PROBLEMS TO WORK ON:
a - Reproduce word for word the part of the tuberculosis vaccine article starting with "Since Monday of" and going on through "than its predecessor.".
b - Decide whether each statement agrees with the tuberculosis vaccine article, answering yes or no and quoting the deciding words: (i) VPM1002 is built on a vaccine first used in 1921. (ii) The phase I trial is being held in Neuss. (iii) Tuberculosis causes more deaths than AIDS.
c - Answer these questions from the tuberculosis vaccine article:
(i) How many new tuberculosis cases are there each year?
(ii) What is the new vaccine called?
(iii) What is the vaccine being tested for on the volunteers?

PROVIDED PASSAGE:
Clinical trial for new tuberculosis vaccine
Genetic tuning "sharpens" the vaccine
With annually 2 million deaths and 9 million new cases, there are more victims of tuberculosis than of any other infectious disease, apart from AIDS. To make the situation worse, many strains of tuberculosis are so resistant that they no longer respond to traditional treatment, making the necessity of a new tuberculosis vaccine more urgent than ever. For the first time in 80 years, a very promising live tuberculosis vaccine has reached the clinical trial stage in Germany.
Since Monday of this week, the new vaccine "VPM1002" has entered the clinical phase I trial in Neuss, Germany, where it is being tested for safety on voluntary subjects. VPM1002 is based on a vaccine that has been in use since 1921, and has been genetically engineered to prevent infection with tuberculosis bacteria much more effectively than its predecessor.

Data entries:
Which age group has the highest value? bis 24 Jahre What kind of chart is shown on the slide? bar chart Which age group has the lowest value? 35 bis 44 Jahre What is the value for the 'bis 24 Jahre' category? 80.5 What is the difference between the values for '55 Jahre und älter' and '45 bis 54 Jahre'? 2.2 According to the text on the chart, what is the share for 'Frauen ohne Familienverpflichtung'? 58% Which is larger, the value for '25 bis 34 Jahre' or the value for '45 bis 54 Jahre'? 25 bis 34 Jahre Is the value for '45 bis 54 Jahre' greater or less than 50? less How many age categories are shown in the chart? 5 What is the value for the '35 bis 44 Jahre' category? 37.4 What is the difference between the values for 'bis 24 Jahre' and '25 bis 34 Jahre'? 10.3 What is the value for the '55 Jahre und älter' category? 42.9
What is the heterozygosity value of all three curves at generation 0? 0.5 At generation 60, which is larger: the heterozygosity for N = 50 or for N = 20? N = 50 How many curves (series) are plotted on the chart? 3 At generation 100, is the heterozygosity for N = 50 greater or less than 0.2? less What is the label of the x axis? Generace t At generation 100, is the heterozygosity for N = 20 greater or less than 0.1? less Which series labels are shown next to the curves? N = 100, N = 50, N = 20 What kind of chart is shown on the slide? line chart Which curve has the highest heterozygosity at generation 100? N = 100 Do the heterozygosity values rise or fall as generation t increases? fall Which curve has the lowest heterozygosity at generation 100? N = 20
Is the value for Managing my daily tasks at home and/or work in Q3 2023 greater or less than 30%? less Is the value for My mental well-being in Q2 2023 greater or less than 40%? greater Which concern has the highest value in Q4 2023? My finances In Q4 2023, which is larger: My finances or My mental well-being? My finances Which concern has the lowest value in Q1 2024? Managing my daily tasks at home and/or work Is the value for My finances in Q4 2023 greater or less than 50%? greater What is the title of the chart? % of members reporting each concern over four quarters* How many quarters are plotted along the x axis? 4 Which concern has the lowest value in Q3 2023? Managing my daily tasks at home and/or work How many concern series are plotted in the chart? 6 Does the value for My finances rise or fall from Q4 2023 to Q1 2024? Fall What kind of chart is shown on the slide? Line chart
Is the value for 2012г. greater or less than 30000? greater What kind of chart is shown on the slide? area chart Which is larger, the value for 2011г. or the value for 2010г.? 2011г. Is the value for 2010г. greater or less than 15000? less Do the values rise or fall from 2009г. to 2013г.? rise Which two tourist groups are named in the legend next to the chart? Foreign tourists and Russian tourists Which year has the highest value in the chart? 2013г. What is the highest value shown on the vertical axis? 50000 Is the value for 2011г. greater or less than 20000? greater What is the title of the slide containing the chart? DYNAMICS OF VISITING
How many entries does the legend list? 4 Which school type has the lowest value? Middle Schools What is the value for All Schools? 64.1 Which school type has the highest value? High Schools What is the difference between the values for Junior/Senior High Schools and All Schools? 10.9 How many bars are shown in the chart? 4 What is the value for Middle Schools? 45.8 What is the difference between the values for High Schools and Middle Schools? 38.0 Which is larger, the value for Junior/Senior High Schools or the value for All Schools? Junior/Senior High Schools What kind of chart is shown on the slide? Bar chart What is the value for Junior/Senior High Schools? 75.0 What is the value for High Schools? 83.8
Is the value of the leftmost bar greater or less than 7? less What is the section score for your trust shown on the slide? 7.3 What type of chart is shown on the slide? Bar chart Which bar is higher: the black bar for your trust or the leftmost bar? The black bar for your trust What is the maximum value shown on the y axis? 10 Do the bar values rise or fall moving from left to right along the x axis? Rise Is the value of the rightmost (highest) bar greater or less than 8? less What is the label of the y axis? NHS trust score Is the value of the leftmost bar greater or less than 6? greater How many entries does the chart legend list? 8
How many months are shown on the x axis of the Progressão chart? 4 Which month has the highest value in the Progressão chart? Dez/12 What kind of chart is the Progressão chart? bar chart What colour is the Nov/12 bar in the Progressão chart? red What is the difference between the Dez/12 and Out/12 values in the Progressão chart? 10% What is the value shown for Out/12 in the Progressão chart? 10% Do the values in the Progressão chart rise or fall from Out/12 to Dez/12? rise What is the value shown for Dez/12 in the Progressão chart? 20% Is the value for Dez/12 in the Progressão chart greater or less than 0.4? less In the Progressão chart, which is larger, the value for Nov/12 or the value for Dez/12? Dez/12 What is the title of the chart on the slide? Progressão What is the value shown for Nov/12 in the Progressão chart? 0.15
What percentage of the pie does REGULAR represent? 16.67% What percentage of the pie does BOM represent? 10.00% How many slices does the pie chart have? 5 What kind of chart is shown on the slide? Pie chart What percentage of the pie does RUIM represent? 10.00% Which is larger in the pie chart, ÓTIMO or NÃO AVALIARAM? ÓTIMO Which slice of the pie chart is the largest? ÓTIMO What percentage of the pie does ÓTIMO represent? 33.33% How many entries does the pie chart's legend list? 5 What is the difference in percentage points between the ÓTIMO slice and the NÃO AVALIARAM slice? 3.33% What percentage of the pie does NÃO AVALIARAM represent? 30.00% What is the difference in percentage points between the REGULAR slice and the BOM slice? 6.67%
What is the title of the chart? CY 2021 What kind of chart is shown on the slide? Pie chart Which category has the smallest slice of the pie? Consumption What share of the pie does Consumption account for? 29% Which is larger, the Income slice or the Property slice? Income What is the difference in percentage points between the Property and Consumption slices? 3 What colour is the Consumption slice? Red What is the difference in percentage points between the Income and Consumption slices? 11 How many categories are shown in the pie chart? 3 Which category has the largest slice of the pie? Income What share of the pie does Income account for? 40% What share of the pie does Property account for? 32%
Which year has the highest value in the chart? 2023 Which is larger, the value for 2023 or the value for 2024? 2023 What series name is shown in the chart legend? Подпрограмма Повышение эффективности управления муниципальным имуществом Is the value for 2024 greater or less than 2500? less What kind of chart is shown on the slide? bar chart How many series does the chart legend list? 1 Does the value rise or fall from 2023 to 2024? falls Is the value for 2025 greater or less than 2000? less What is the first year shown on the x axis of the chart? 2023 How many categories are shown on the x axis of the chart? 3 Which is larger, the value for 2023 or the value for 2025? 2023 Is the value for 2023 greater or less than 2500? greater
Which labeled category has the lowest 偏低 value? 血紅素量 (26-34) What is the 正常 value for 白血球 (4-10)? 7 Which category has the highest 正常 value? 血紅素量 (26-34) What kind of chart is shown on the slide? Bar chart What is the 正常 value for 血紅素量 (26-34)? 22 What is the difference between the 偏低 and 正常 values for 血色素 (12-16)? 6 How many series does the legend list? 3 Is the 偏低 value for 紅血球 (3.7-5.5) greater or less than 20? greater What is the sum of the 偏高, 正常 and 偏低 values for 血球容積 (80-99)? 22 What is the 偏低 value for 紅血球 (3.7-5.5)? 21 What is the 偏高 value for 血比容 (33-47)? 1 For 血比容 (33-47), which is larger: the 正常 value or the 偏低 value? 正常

RESULTS OF THE TASKS:
a -
Since Monday of this week, the new vaccine "VPM1002" has entered the clinical phase I trial in Neuss, Germany, where it is being tested for safety on voluntary subjects. VPM1002 is based on a vaccine that has been in use since 1921, and has been genetically engineered to prevent infection with tuberculosis bacteria much more effectively than its predecessor.

b -
(i) Yes: "VPM1002 is based on a vaccine that has been in use since 1921"
(ii) Yes: "the new vaccine "VPM1002" has entered the clinical phase I trial in Neuss, Germany"
(iii) No: "there are more victims of tuberculosis than of any other infectious disease, apart from AIDS"

c -
(i) 9 million
(ii) VPM1002
(iii) Safety